No, this is a known issue. See bug #1531. ZFS needs to be carefully tuned for heavy write loads if you don't want the system to go catatonic for (short?) periods. ZFS likes to pile up writes into a "transaction group" (TXG) and then dump it out to storage all at once; if you are piling up data to be written more quickly than your I/O subsystem can actually handle, the ZFS subsystem will helpfully make your applications (in this case, iSCSI or dd) wait until it is flushed. The interactions are nonobvious unless you've worked with this for a while.
First, the overall speed of your drives is much higher than ZFS may be able to actually commit data, especially if you're using something like RAIDZ or RAIDZ2, or to a much lesser extent, mirroring. For example, on a 4-drive RAIDZ2 setup that had drives capable of writing at about 70MB/sec each, the pool was exhibiting horrifying behaviour trying to write data at 70MB/sec to the RAIDZ2.
Second, more memory can make the problem worse, because ZFS sizes its txg groups in part based on memory size. This can be tuned manually, however, so reducing memory is not necessarily a good solution. You don't want to increase the cache size, you want to DECREASE it.
Third, fixing this problem is pretty much impossible due to the design of ZFS, at least as far as I can tell. It can be made tolerable, however, which effectively means reducing the performance of the pool to the point where it isn't trying to cram more data out to the pool than the pool can cope with, AND making the values for frequency-of-flush and size-of-flush fit into an iSCSI-compatible performance envelope. As you noticed, many clients freak when their SCSI devices don't work in a generally reasonable manner.
Fourth, the problem probably gets much more tolerable as the number of devices in a pool increases, because of course the number of IOPS increases dramatically. A mirror is the best you can get for IOPS with data protection, as far as I can tell, so you're already in a good place there.

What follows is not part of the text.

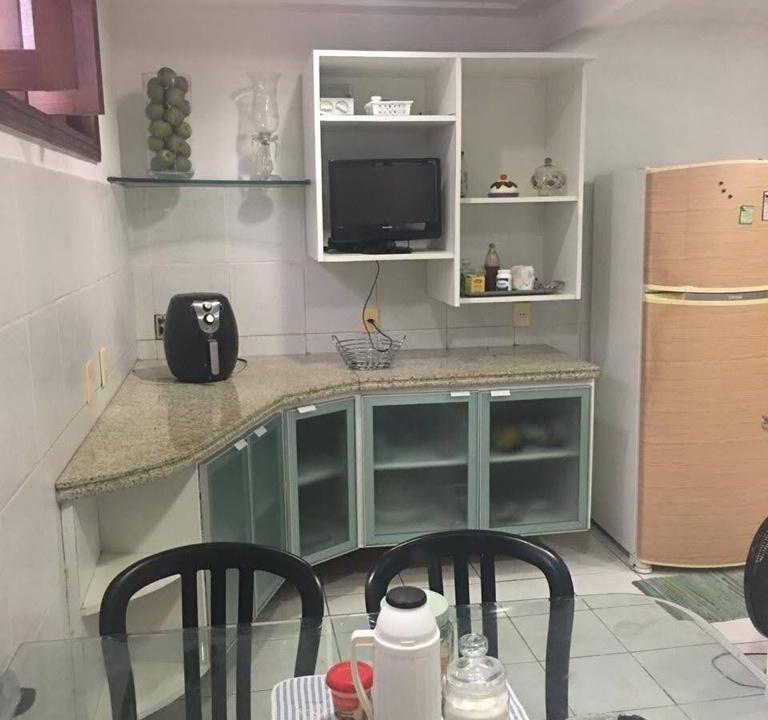 17 Casa para venda São Cristóvão 4 suítes, DCE,móveis planejados,20x30m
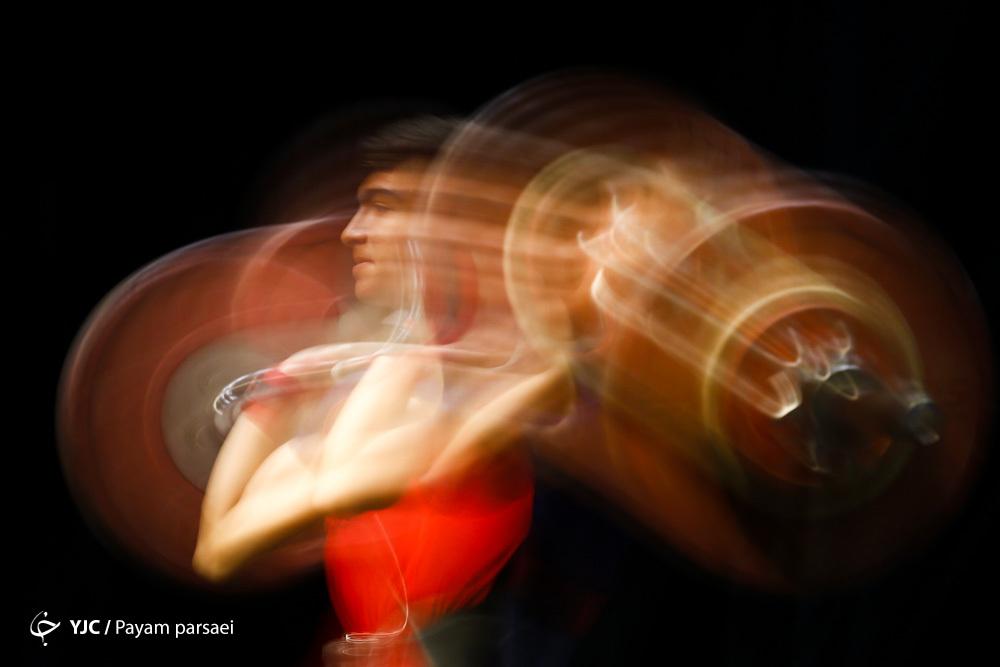 از حضور جهانبخش در هلند و صدرنشینی پرسپولیس در ایران تا تعیین سرمربی تیم ملی فوتسال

Fifth, for gigabit-level file service, then, the limiting speed of gigabit will serve as a choke point that artificially enforces a limit on how much data ZFS is being asked to write. Once your pool is able to sustain that level, you've effectively mitigated the problem. This is not the same thing as fixing the problem, however. I suspect there are lots of ZFS pools out there that "work fine" despite having an unreasonably large txg size, and it's because there is some other aspect of the system limiting the actual txg size. Those systems might melt under a dd. You'll want to remember that if you "mitigate" the problem.
Sixth, iSCSI extents... ZFS is a copy-on-write filesystem. That means that if you write blocks 0, 1, 2, 3, 4, and 5 in your iSCSI extent, and then later rewrite block 3, block 3 will be written elsewhere in the ZFS pool, and your blocks of data are no longer contiguous. You probably want to avoid unnecessary small writes to iSCSI extents on ZFS. You probably also want to keep more free space on your ZFS pool than the average ZFS user (normal advice is beyond 75-80% capacity and you start hurting); more free space means that ZFS is more likely to be able to allocate space nearby for written blocks, therefore reducing the impact of nonlocality for sequential reads on your iSCSI device.
Seventh, while ZFS is great and all that, it is worth considering whether ZFS's features are required for what you are trying to accomplish. I've been tending towards thinking that ZFS is not relevant for our iSCSI needs here, or at least not our primary iSCSI needs. FreeNAS supports UFS as well, which seems to work blazingly fast.